Reddam v. Commissioner

755 F.3d 1051, 2014 WL 2619692, 113 A.F.T.R.2d (RIA) 2549, 2014 U.S. App. LEXIS 11032
CourtCourt of Appeals for the Ninth Circuit
DecidedJune 13, 2014
Docket12-72135
StatusPublished
Cited by20 cases

This text of 755 F.3d 1051 (Reddam v. Commissioner) is published on Counsel Stack Legal Research, covering Court of Appeals for the Ninth Circuit primary law. Counsel Stack provides free access to over 12 million legal documents including statutes, case law, regulations, and constitutions.

Bluebook
Reddam v. Commissioner, 755 F.3d 1051, 2014 WL 2619692, 113 A.F.T.R.2d (RIA) 2549, 2014 U.S. App. LEXIS 11032 (9th Cir. 2014).

Opinion

OPINION

HURWITZ, Circuit Judge:

John Paul Reddam claimed a deduction on his 1999 tax return of $50,164,421 for a capital loss purportedly generated by several Cayman Islands entities.

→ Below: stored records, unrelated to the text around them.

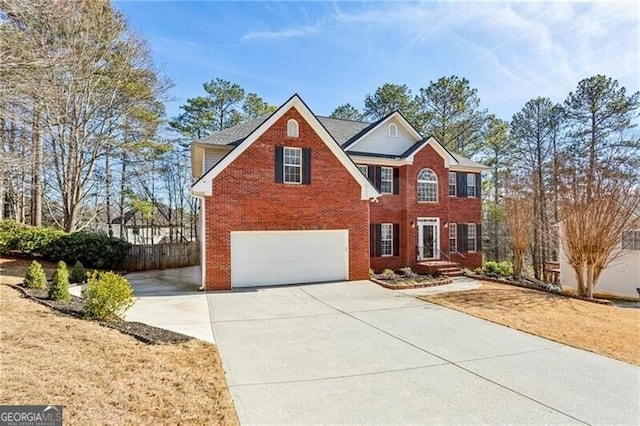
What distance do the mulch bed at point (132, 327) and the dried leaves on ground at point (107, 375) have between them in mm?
234

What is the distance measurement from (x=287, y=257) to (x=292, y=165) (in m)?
3.67

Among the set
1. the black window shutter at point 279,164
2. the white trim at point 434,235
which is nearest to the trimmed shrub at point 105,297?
the black window shutter at point 279,164

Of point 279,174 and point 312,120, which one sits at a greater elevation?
point 312,120

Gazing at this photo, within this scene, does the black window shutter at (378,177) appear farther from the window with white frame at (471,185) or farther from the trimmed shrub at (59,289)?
the trimmed shrub at (59,289)

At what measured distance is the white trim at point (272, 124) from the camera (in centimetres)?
1266

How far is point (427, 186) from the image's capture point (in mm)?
19156

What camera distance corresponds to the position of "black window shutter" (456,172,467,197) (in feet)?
68.1

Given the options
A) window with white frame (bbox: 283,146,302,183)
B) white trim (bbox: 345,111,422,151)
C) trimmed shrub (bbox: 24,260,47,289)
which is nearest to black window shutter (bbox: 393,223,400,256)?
white trim (bbox: 345,111,422,151)

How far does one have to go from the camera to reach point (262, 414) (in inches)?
169

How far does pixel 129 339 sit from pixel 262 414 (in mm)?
3581

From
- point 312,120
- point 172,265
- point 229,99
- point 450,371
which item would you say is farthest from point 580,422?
point 229,99

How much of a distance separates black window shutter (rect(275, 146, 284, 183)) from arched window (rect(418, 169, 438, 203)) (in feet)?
27.7

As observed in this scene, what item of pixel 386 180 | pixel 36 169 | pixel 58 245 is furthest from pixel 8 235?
pixel 386 180

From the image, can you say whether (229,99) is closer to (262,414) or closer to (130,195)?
(130,195)
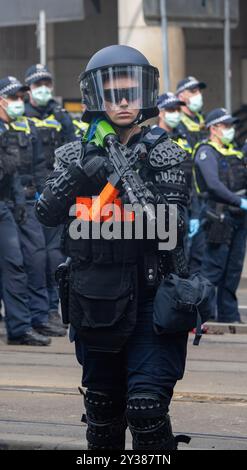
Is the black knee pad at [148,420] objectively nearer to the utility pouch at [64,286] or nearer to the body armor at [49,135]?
the utility pouch at [64,286]

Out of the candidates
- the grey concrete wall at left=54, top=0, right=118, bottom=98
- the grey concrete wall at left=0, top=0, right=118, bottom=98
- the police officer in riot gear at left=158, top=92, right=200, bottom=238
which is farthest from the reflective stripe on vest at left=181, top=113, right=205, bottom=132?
the grey concrete wall at left=54, top=0, right=118, bottom=98

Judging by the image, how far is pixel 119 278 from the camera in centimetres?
548

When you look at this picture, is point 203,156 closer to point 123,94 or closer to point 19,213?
point 19,213

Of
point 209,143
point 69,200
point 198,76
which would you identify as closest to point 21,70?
point 198,76

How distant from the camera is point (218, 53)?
26.9 metres

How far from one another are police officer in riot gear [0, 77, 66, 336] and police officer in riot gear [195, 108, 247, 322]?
143 centimetres

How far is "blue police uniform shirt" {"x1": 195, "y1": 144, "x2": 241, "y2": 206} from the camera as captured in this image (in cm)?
1115

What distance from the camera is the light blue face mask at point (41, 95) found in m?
12.0

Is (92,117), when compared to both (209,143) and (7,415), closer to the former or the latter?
(7,415)

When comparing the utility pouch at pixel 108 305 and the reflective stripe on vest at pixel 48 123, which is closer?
the utility pouch at pixel 108 305

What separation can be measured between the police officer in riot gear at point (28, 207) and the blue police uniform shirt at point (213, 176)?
1409mm

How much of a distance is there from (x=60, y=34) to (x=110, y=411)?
21.2 metres

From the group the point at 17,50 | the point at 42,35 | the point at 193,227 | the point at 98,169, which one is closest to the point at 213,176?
the point at 193,227

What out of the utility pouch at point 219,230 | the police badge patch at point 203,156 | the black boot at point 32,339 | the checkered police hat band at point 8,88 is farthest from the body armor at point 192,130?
the black boot at point 32,339
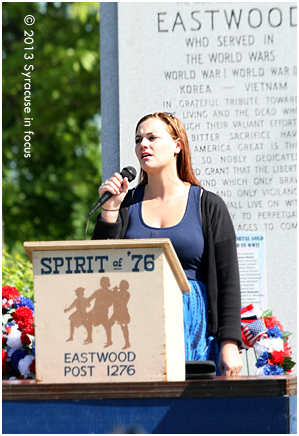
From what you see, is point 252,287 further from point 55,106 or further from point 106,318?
point 55,106

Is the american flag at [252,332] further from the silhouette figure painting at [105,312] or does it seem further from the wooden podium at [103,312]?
the silhouette figure painting at [105,312]

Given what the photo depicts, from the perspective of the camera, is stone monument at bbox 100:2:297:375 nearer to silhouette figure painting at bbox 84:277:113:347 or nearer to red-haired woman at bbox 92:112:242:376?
red-haired woman at bbox 92:112:242:376

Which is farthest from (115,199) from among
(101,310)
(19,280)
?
(19,280)

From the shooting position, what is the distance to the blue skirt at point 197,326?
3344mm

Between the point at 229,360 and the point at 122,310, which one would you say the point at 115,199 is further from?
the point at 122,310

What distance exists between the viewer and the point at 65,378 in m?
2.50

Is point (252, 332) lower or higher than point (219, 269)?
lower

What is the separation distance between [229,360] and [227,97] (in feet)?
9.48

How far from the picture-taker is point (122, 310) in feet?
8.16

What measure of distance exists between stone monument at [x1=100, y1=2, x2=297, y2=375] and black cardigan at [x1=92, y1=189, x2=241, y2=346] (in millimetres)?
2191

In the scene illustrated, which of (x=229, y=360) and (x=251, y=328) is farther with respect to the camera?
(x=251, y=328)

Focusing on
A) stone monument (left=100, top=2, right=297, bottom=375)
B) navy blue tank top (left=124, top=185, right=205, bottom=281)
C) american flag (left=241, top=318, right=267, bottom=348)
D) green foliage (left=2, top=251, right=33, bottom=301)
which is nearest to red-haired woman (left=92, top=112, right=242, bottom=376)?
navy blue tank top (left=124, top=185, right=205, bottom=281)

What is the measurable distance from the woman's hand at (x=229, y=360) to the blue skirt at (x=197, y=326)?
0.31 ft

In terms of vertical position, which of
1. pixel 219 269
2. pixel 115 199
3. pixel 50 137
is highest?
pixel 50 137
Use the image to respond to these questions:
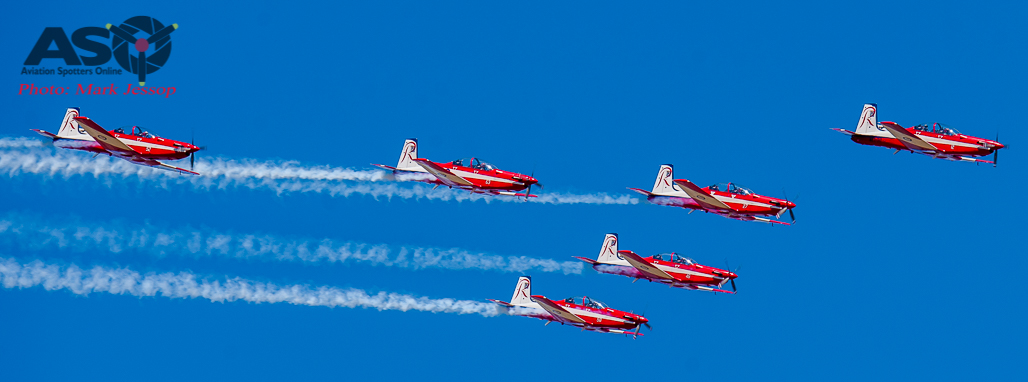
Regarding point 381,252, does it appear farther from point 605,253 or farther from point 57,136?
point 57,136

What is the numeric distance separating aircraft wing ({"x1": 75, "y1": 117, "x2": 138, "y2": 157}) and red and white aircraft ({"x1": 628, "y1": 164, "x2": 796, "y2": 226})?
21.7 meters

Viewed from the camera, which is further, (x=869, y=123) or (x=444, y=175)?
(x=869, y=123)

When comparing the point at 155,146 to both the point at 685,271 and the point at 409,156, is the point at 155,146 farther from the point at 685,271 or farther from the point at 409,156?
the point at 685,271

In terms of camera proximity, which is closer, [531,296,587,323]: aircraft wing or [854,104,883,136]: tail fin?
[531,296,587,323]: aircraft wing

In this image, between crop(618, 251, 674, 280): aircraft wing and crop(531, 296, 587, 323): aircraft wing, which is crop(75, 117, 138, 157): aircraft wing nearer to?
crop(531, 296, 587, 323): aircraft wing

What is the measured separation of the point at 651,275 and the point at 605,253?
220cm

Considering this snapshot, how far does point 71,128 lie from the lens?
176 feet

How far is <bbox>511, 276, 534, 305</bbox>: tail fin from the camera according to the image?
55.5 metres

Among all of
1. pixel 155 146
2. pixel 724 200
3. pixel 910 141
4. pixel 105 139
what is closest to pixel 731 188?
pixel 724 200

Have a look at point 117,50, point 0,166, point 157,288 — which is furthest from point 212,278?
point 117,50

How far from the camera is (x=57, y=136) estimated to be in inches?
2103

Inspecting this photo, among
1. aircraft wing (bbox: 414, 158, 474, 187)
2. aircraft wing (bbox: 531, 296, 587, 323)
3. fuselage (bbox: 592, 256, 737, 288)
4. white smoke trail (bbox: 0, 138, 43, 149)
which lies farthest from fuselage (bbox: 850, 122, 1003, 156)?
white smoke trail (bbox: 0, 138, 43, 149)

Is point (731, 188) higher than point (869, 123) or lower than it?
lower

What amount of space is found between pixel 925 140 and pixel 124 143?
114 feet
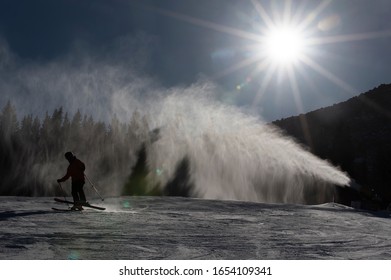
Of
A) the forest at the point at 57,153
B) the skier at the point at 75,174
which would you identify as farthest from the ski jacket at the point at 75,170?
the forest at the point at 57,153

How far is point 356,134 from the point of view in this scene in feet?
301

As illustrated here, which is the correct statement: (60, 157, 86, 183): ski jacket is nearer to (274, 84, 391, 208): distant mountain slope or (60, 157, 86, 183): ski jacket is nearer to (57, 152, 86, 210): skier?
(57, 152, 86, 210): skier

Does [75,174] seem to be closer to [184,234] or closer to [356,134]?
[184,234]

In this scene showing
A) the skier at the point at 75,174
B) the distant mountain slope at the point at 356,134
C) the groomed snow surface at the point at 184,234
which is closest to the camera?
the groomed snow surface at the point at 184,234

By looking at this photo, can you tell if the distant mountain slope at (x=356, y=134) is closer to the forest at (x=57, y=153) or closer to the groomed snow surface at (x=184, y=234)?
the forest at (x=57, y=153)

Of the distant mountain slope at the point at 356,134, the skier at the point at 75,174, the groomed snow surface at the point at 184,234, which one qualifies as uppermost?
the distant mountain slope at the point at 356,134

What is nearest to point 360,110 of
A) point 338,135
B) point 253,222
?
point 338,135

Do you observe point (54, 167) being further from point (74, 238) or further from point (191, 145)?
point (74, 238)

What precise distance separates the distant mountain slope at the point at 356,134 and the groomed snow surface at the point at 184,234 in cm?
6434

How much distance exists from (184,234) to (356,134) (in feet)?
282

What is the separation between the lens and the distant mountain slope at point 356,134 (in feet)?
268

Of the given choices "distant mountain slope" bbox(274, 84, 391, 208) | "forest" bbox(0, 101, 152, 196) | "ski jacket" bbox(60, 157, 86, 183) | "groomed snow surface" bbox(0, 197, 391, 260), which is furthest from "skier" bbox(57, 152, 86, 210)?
"distant mountain slope" bbox(274, 84, 391, 208)

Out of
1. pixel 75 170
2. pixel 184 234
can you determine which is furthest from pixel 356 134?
pixel 184 234

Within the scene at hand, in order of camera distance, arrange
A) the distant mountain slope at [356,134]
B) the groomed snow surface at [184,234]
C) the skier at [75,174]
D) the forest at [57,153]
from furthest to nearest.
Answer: the distant mountain slope at [356,134] → the forest at [57,153] → the skier at [75,174] → the groomed snow surface at [184,234]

The Commissioner of Internal Revenue disallowed the deduction, finding that the transaction lacked economic substance. After a bench trial, the Tax Court affirmed. Reddam v. Comm’r, No. 22557-08, 2012 WL 1215220 (T.C. Apr. 11, 2012). We have jurisdiction over Reddam’s appeal under 26 U.S.C. § 7482(a)(1) and affirm.

I. Factual Background

A. Reddam’s $48,500,000 capital tax gain and search for tax reduction strategies

In 1995, Reddam founded several companies (collectively “DiTech”) that originated, purchased, and serviced residential home loans. Reddam was the sole shareholder, chief executive officer, and chairman of the board of each entity. Between 1995 and 1997, DiTech grew significantly.

Reddam used KPMG 1 for his personal taxes and DiTech’s corporate returns. KPMG also served as DiTech’s auditor. In 1998, Reddam hired a KPMG partner, Scott Carnahan, as the president of Di-Tech.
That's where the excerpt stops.